*WHAT IS EXPECTED*. Within the listing below, locate all lines containing the word "Vietnam". Copy each one.
=== SUPPLIED MATERIAL ===
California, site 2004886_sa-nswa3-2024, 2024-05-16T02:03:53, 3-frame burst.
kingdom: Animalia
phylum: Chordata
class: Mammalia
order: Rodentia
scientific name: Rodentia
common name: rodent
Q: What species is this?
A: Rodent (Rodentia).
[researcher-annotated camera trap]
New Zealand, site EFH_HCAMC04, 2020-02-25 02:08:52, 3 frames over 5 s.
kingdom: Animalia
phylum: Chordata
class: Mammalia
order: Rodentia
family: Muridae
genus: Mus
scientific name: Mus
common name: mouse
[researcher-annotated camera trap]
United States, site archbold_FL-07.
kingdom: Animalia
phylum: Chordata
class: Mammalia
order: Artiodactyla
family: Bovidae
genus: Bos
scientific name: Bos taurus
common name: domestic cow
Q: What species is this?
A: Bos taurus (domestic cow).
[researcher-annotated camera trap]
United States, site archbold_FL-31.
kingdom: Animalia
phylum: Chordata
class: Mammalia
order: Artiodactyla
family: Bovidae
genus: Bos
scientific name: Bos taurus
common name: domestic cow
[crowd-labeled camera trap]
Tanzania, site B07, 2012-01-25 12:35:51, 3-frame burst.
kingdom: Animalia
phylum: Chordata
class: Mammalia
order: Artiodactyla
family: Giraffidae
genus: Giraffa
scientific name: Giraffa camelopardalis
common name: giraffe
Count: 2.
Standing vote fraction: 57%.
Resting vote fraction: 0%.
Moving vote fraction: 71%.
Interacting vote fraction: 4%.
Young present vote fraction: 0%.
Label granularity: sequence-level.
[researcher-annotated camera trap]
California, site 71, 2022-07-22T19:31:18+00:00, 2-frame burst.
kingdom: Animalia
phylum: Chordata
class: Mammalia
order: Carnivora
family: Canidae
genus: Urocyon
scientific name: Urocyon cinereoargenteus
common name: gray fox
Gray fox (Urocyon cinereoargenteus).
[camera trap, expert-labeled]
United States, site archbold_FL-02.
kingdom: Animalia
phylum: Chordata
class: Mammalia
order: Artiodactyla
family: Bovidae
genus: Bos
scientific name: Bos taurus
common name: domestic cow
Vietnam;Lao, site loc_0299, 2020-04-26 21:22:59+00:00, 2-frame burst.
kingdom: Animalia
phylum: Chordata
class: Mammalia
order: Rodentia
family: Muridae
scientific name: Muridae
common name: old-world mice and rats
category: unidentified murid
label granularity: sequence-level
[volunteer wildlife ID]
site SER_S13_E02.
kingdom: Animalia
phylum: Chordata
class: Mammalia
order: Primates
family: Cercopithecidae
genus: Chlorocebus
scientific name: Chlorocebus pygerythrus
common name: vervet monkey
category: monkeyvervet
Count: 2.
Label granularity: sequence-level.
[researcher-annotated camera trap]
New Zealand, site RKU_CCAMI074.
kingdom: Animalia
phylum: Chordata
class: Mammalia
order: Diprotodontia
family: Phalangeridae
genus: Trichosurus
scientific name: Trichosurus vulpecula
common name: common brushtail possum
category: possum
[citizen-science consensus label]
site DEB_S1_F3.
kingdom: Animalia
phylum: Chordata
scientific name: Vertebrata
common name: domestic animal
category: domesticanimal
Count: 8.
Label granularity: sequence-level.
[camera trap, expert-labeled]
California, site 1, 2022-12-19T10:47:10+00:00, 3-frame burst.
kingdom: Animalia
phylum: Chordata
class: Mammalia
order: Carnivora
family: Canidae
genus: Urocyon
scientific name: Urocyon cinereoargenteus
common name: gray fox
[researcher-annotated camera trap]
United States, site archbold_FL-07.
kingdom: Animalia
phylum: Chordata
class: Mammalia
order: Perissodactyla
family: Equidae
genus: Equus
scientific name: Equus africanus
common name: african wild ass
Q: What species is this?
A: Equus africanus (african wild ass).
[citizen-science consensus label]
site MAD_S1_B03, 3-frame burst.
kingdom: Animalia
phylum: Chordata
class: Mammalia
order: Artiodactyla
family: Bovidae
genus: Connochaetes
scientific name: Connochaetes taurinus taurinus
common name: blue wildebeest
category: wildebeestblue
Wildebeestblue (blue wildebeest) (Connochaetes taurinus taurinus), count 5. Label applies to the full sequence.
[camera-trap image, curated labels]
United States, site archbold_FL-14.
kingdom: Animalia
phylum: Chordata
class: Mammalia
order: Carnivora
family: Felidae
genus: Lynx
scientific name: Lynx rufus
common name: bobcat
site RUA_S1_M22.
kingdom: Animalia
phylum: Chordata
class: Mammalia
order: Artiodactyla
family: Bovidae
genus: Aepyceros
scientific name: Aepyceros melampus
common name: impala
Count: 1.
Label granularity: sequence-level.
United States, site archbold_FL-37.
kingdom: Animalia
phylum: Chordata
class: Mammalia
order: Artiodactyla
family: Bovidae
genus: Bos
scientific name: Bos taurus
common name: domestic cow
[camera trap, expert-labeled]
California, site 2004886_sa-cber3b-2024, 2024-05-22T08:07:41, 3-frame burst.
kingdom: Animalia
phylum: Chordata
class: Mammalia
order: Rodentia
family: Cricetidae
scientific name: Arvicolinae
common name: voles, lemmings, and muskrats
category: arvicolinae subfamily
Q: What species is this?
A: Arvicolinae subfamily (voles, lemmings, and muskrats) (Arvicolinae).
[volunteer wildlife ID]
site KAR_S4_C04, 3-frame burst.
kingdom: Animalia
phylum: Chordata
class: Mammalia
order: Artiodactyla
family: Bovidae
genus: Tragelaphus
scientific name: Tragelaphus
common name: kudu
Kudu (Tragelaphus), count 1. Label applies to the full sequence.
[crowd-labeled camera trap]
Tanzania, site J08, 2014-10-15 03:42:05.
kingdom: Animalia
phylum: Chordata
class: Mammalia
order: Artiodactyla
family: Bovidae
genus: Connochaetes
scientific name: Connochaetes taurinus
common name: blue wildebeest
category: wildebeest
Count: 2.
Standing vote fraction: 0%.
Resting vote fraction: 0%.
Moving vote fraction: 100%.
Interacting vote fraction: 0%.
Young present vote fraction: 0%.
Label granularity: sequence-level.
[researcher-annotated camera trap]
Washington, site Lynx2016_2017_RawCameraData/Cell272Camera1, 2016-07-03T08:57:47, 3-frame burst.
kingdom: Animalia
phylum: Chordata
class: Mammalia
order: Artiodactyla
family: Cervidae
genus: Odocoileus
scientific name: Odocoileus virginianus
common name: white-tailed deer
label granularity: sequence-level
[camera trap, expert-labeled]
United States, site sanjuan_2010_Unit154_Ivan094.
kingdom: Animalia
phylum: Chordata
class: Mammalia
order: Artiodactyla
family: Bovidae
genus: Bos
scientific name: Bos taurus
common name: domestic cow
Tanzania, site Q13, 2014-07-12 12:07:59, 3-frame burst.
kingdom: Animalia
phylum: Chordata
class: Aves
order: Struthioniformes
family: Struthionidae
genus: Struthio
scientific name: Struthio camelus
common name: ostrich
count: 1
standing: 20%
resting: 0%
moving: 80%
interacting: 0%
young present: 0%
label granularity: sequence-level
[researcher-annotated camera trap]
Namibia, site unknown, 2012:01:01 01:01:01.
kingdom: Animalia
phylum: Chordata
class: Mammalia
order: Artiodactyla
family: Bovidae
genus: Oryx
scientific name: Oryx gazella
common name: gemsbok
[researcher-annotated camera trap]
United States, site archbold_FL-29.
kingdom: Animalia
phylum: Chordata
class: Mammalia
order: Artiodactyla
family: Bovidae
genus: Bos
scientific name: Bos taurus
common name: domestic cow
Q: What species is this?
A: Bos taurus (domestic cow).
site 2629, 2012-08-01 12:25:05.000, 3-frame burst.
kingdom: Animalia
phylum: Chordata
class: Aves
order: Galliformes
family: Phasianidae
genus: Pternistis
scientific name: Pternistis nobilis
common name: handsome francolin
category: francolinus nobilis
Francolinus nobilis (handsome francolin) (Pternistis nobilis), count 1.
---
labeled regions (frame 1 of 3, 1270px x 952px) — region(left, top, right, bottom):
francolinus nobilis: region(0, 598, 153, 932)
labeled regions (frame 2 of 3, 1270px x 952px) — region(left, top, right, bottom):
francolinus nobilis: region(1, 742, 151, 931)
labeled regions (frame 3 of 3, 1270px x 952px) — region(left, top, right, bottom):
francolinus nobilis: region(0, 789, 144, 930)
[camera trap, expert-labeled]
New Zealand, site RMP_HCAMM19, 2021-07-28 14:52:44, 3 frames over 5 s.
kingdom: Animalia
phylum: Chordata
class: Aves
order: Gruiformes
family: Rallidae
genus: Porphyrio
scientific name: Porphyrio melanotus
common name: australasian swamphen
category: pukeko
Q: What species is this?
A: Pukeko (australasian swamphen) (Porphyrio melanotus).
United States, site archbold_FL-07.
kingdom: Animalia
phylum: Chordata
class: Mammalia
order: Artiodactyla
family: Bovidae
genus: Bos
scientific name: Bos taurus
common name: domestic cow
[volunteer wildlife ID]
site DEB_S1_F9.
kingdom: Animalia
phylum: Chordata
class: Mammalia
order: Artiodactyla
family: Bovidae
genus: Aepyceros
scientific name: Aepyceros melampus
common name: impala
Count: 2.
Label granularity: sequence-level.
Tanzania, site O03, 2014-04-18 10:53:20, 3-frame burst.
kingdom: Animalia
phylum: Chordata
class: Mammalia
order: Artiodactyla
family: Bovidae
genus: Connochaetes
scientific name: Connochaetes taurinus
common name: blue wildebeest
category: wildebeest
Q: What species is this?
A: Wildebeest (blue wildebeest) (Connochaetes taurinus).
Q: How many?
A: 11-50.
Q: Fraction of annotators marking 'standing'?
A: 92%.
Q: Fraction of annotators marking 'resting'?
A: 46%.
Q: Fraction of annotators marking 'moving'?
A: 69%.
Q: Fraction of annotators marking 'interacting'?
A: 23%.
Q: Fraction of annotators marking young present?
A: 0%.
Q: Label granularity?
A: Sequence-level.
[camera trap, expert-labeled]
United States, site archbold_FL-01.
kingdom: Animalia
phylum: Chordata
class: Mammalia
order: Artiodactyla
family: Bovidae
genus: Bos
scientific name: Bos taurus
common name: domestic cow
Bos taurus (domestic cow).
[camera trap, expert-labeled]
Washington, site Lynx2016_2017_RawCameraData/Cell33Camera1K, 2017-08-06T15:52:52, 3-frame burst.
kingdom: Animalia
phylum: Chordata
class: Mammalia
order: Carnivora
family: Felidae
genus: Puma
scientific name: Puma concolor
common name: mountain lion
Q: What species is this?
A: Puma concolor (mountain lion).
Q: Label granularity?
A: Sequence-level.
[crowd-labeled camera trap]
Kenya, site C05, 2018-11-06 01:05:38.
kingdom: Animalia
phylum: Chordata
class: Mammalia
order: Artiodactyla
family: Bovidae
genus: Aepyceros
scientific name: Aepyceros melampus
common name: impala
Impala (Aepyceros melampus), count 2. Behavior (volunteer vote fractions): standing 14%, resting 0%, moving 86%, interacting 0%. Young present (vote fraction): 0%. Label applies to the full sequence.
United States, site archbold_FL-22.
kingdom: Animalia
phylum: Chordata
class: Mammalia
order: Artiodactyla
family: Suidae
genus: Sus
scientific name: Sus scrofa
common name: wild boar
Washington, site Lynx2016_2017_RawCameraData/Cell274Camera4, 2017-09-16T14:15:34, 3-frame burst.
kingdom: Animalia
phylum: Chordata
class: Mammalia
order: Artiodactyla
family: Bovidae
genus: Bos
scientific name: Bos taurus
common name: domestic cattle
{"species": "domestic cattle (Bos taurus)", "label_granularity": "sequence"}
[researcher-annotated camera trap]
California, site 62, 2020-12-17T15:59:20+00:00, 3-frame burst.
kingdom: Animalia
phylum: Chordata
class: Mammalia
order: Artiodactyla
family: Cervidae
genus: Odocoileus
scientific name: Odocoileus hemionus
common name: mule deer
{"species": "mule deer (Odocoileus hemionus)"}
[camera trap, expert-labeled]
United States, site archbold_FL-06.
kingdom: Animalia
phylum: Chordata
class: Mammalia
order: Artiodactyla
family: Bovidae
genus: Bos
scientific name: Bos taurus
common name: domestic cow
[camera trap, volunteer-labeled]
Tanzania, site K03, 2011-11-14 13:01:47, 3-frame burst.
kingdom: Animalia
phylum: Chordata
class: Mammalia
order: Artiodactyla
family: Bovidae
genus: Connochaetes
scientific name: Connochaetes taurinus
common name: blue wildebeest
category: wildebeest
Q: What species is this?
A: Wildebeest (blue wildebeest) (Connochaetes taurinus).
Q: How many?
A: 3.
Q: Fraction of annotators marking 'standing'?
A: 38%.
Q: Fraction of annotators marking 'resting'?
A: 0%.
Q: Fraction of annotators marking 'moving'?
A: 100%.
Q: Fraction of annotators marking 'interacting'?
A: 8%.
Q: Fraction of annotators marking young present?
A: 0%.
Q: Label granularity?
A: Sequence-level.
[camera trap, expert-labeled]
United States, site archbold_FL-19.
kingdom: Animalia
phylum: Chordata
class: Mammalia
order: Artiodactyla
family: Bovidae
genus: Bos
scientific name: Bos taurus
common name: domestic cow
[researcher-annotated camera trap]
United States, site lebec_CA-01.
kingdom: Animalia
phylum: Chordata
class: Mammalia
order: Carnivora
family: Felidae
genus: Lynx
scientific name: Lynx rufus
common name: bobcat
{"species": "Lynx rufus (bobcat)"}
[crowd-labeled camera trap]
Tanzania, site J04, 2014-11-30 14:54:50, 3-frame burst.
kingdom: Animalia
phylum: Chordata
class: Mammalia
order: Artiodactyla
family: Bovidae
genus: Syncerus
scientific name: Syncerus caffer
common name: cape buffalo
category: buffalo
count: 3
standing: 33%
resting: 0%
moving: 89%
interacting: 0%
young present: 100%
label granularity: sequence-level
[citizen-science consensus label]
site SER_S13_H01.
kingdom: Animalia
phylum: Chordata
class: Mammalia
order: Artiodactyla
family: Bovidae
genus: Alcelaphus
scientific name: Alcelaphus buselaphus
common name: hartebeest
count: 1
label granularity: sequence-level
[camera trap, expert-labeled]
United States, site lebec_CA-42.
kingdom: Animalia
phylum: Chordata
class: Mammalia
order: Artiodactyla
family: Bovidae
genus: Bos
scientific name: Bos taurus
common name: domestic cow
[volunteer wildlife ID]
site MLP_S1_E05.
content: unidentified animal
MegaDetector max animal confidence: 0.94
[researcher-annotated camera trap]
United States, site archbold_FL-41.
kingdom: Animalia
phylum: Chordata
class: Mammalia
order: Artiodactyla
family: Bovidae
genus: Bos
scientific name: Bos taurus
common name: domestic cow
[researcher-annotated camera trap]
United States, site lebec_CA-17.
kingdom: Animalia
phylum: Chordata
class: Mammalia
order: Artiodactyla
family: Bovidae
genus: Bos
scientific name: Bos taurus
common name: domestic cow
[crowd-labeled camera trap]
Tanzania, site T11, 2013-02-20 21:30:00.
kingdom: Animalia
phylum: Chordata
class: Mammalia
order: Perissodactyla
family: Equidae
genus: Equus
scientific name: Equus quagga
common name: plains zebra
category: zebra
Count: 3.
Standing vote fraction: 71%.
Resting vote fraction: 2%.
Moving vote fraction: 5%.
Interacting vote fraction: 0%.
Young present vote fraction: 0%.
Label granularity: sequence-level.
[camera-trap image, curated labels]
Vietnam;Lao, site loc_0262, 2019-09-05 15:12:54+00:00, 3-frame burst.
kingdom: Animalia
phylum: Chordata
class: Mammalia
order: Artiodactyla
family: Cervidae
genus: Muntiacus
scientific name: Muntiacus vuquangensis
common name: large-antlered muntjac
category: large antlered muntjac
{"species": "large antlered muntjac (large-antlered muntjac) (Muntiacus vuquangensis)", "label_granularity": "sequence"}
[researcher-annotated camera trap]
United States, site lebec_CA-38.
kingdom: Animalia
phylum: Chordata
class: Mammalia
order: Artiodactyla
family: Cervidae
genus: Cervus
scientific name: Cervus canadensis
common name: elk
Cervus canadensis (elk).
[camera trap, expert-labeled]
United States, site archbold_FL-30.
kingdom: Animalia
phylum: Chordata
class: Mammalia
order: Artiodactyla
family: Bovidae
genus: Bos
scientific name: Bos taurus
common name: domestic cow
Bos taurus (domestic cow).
===
*RESPONSE BELOW*.
Vietnam;Lao, site loc_0299, 2020-04-26 21:22:59+00:00, 2-frame burst.
Vietnam;Lao, site loc_0262, 2019-09-05 15:12:54+00:00, 3-frame burst.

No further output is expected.